任务要求:
请根据下方文档摘录回答:二元组[ll,rr]按照什么规则排序?

文档摘录:
_____
经典问题,应列入acm必背300题中。属于那种不可能自己想得出来的题。将二元组[ll,rr]排序(ll相同时再rr),长度x排序(升序)。一个全局优先队列pq(rr小的顶部)。for循环,对每个x,将ll比它小的放入优先队列pq,如果pq仍为空,说明这块桥用不上,不为空,看top的rr是否大于x,如果大于,这块桥就能用上,并且给当前的top一定是可行的。

乱码:

#pragma comment(linker,"/STACK:1024000000,1024000000") 
#include<iostream>
#include<cstdio>
#include<string>
#include<cstring>
#include<vector>
#include<cmath>
#include<queue>
#include<stack>
#include<map>
#include<set>
#include<algorithm>
#include <stack>
using namespace std;
const int SZ=2e5+10,INF=0x7FFFFFFF;
typedef long long lon;
lon match[SZ];

struct nd{
    lon ll,rr,id;
    nd(lon a=0,lon b=0):ll(a),rr(b){}
};

bool cmp(nd &x,nd &y)
{
    if(x.ll!=y.ll)return x.ll<y.ll;
    else return x.rr<y.rr;
}

struct ope{
    const bool operator()(nd &x,nd &y)const
    {
        return x.rr>y.rr;
    }
};

struct bn{
    lon val,id;
    bn(lon a=0,lon b=0):val(a),id(b){}
    bool operator<(bn &other)
    {
        return val<other.val;
    }
};

int main()
{
    std::ios::sync_with_stdio(0);
    lon n,m;
    cin>>n>>m;
    vector<nd> vct,src;
    for(lon i=0;i<n;++i)
    {
        nd tmp;
        cin>>tmp.ll>>tmp.rr;
        src.push_back(tmp);
    }
    for(lon i=1;i<n;++i)
_____
数据条目:

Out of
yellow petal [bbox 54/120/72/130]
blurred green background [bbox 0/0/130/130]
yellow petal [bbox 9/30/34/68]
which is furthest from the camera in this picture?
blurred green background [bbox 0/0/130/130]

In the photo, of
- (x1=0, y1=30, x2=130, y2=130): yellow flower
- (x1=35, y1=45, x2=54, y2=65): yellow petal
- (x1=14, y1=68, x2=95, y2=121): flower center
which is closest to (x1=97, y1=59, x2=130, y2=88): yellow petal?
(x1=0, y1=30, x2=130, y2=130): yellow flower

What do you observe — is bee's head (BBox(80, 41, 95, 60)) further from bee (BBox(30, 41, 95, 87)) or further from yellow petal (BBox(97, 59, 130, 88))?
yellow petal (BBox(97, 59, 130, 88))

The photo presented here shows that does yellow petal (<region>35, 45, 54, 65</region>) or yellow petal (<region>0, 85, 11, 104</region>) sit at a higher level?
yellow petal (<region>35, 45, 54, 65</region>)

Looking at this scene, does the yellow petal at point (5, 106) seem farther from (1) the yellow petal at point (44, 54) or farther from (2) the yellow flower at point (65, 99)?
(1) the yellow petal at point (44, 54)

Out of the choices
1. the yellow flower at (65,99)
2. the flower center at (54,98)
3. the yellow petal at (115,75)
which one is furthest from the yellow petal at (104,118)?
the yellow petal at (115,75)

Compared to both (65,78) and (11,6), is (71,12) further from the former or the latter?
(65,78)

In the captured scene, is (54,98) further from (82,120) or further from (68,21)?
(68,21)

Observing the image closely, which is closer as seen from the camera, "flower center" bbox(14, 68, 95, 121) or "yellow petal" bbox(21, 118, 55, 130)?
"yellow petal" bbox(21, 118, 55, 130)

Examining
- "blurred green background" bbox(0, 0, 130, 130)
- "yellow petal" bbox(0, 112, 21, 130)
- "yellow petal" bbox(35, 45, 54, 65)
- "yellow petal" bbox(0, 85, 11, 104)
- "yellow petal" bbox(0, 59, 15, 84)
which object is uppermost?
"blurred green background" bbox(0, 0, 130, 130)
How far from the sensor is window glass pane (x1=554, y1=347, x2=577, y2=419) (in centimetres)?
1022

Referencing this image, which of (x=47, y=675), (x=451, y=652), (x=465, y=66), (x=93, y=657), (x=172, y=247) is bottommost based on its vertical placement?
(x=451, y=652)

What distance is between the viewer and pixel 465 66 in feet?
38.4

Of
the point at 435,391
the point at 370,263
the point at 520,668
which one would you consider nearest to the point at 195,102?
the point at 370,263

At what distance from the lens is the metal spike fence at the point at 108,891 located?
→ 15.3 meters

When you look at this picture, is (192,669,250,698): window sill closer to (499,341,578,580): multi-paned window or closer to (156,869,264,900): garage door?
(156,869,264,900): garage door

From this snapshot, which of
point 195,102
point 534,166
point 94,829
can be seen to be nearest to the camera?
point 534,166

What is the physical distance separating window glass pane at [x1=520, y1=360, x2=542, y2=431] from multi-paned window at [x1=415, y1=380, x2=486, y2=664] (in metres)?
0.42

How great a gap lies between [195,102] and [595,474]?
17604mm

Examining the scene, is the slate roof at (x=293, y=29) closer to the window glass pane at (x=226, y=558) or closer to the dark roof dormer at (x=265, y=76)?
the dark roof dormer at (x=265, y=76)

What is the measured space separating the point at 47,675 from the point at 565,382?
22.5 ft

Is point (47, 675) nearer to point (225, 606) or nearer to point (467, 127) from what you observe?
_____
任务结果:
先按ll排序,ll相同时再按rr排序。